三、我们从魏诚7月20日给你院的信中了解到,魏一方面对你院关于婚姻法第十九条的解释表示不满,另一方面也泛指他思想上确实存在着一些问题,例如对组织对革命及对其个人前途流露出来一种消极思想,这一点必须引起我们重视,因之你院有必要与魏诚所属兵团或军的政治机关协商的必要,从关心爱护干部的原则出发,找到他的思想症结,予以正确的解决,这可能是顺利处理魏张婚姻纠纷的一个重要因素,对于张平生,也应教育其以革命同志的态度,来处理和魏的婚姻问题,引导其克服狭隘思想和对立情绪,(如1949年冬魏提出离婚,张认为自己处于被动是可耻的,不同意离婚,而至12月间张提出离婚,魏又拒绝接受)任何个人意气用事,对正确处理问题毫无益处,而影响所及将对革命不利,我们认为处理魏张婚姻纠纷,无论是和或离,必须针对他们的实际思想情况,进行耐心的说服教育,首先使他们在思想上靠拢起来,这是最基本的关键。
希将处理结果报来。

附:最高人民法院西北分院关于魏诚与张平生婚姻一案究应如何处理的请示 文呈字第84号
最高人民法院:
(一)宁夏省人民法院呈报关于张平生与魏诚婚姻案件的事实如下:
男方:魏诚,年30岁,四川巴中人,1932年参加革命,现任×××师×××团参谋长,家无其他人口及任何财产。
女方:张平生,年20岁,河北迁安人,1944年参加革命,土改后家有田52亩,房子3间。
双方于1946年6月间,经徐敏介绍定婚,同年10月结婚,结婚之后,魏疑张之品质不佳,行动不检,(可是魏自己于1947年曾在冀东十三分区和一个护士恋爱并曾向组织要求与张离婚未经批准)。张嫌魏之思想守旧,不信任他,她与男同志交言,魏疑发生爱情,与女同志接谈,魏疑调唆离婚,加之双方个性均强,日常争吵打架(张称魏常用手枪威胁,魏否认用枪),感情逐渐破裂,据张称前后提出离婚4次(据魏之书面及口供是3次)均经组织调解暂息。1949年冬先由魏提出离婚,张认为经魏提出离婚是可耻的,不同意。至12月间,张提出离婚经过团、师、军各单位调解无效,由宁夏军区政治部函送宁夏省人民法院依法处理,经传讯双方并多方调解,但女方以婚姻法第十七条“男女一方坚决请求离婚的,经区人民政府和司法机关调解无效时,亦准予离婚”之规定,绝对要离婚,而男方魏诚坚持婚姻法第十九条:“现役革命军人与家庭有通讯关系的,其配偶提出离婚,须得革命军人的同意”之规定,绝对不同意离婚,假若离婚的话,他情愿牺牲20余年的革命历史和张平生拼个死活,双方各执一条,相持不下,而其情况已到相当的严重。
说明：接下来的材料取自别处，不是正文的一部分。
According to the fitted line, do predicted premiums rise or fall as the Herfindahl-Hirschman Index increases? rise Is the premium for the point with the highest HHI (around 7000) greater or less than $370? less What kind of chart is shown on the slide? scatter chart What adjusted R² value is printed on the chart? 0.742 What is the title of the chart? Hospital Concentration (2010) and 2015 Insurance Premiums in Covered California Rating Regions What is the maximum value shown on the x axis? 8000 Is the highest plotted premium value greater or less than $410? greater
(二)我院根据上述材料,于6月15日批答如下:从宁夏省人民法院所呈材料来看,两人感情一贯不合应当离婚,至男方依婚姻法第十九条,女方依婚姻法第十七条为根据,这是闹蹩扭的作法,而且婚姻法第十九条的内容是迁就政治上比较落后的战士的规定,一个干部不应等同于政治上比较落后的战士,应该坚决拥护婚姻自由,令该院好好加以说服,同时魏诚来信也以此内容作答。
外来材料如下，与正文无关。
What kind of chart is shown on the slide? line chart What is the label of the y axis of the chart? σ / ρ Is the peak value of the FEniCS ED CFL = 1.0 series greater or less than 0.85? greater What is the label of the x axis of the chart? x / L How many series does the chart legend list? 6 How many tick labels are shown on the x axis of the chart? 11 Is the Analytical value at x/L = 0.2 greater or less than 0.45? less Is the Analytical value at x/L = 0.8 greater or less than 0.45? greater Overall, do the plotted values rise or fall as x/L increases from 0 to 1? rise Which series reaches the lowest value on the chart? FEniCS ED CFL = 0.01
(三)继魏诚于7月20日又来一封信,对法院表示不满,现抄原文如下:
你们于六月22日来信已收到了,关于你们的信内谈到的一切,我完全懂得,政府和政府法令我是完全拥护的,不过政府那些主观主义的人,官僚主义的人,我对他确有些不敢赞成,政府法令应该是根据实际问题来处理事情的,并不是空口说空话,我前信上的意见并不是说离婚不可以,而是请求政府要将内的若干道理给予辩别清楚,追求一个真理出来,不能马马虎虎。我也并不说要组织迁就我,我找不到老婆我不找,(封建所说穷人命苦)又有什么了不得呢ⅶ战事结束了政府有落脚之处要不要当兵的也无关系了,最多我斗争20年的来历到如此结果吧。从此看来斗争是个可耻的,可惜父母一生所养。
关于这个问题由你们随便处理吧!我不再谈别的,就是怎样谈马列主义,总之被人曲解,还有什么可谈的呢ⅶ至于我个人进步不进步就在于我了。我完成了这样多年的革命任务,到今天完成了这样结果还不知将来又是如何,我还有什么可完成的呢ⅶ你们要我考虑,但我考虑总的结果和我个人的结论就在这里。
这里我最后的希望,请政府和军队开除军籍和政府的严格制裁,我们军队系统的兵团司令机关在西安,他们也清楚我这个人,你们可商谈办理此事,我是决心不愿再在军队服务下去了。我就要如此,政府也不要管我,别不多谈,咳一肚子冤气无处数诉,不再谈了,等你们办吧!
(四)由此看来婚姻法是进步的,但现在在下边有些干部还接受不了,如张平生和魏诚的婚姻案是,像这样的问题究应如何处理,请钧院指示为祷。